Difícil decidir o que é mais prazeroso: vê-lo trabalhar com tanta energia ou provar seus canudinhos recheados de doce de leite (cada um custa 50 centavos). A massa é crocante feito a de um pastel. Dentro, o doce é moreninho, bem cremoso e tão açucarado quanto deve ser um legítimo doce de leite. "O pessoal gosta e nunca para no primeiro canudinho. Depois dele sempre vem outro e mais outro", se diverte o doceiro. Enquanto esteve de repouso, ele confiou ao filho toda a produção da loja – que também vende cajuzinho, brigadeiro, bananinha, ambrosia, cocada e beijinho. Mas, ao que tudo indica, Chico Doceiro está preparadíssimo para continuar na ativa.
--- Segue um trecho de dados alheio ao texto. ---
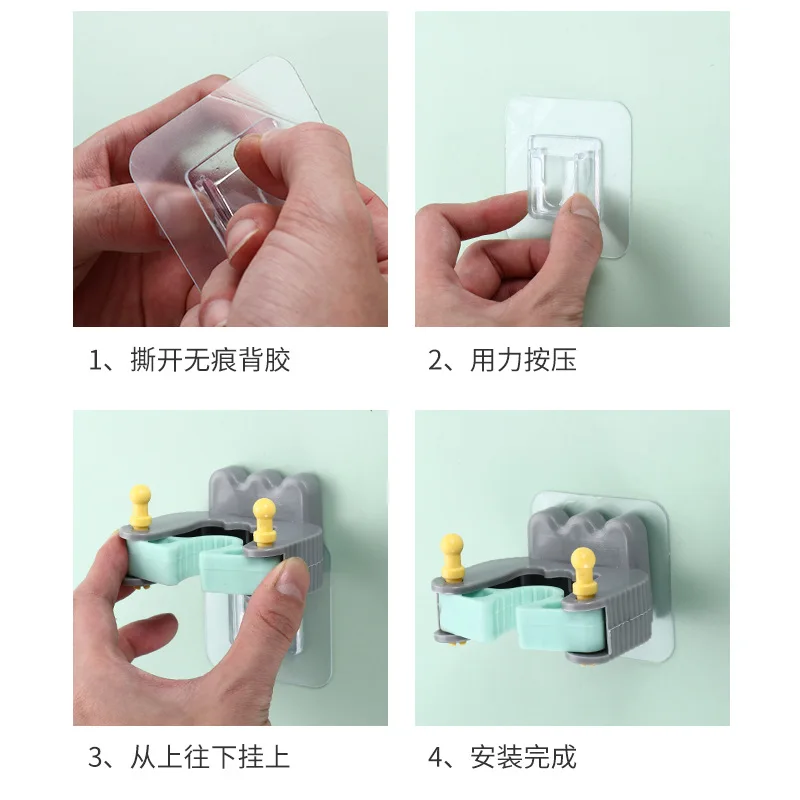 1、撕开无痕背胶

2、用力按压

3、从上往下挂上

4、安装完成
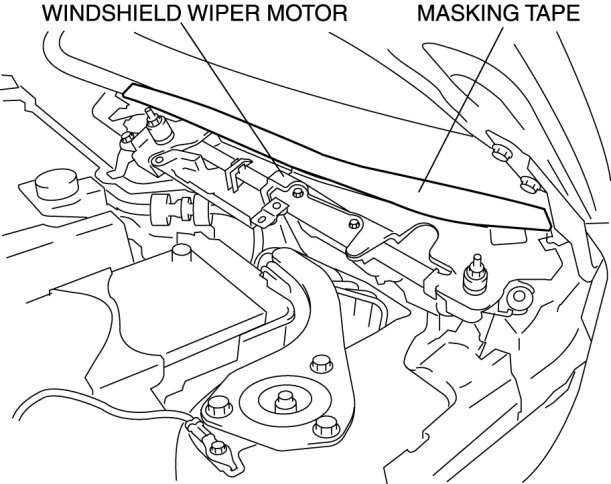 WINDSHIELD WIPER MOTOR

MASKING TAPE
Ingredientes: 10 litros de leite + 3 quilos de açúcar cristal

Modo de preparo: em uma panela grande e grossa, ferva o leite em fogo médio por uma hora, mexendo sempre. Mantenha a altura da chama e acrescente o açúcar. Siga mexendo por mais uma hora, trocando a mistura de panela na medida em que o doce for reduzindo.

Para o canudinho

500g de farinha de trigo 200ml de água 1 colher (sopa) de óleo 1 litro de óleo para fritar Sal a gosto

Modo de preparo: em um recipiente, misture aos poucos a farinha de trigo e a água, mexendo com a mão. Acrescente o óleo e o sal. Mexa até obter a aparência de uma massa de pão. Abra a massa com um rolo até deixá-la fina. Corte em quadrados de 9 centímetros e enrole num tubinho de alumínio. Frite no óleo quente até dourar, escoe e tire o tubo. Espere esfriar e recheie com o doce de leite. Rende 60 canudinhos.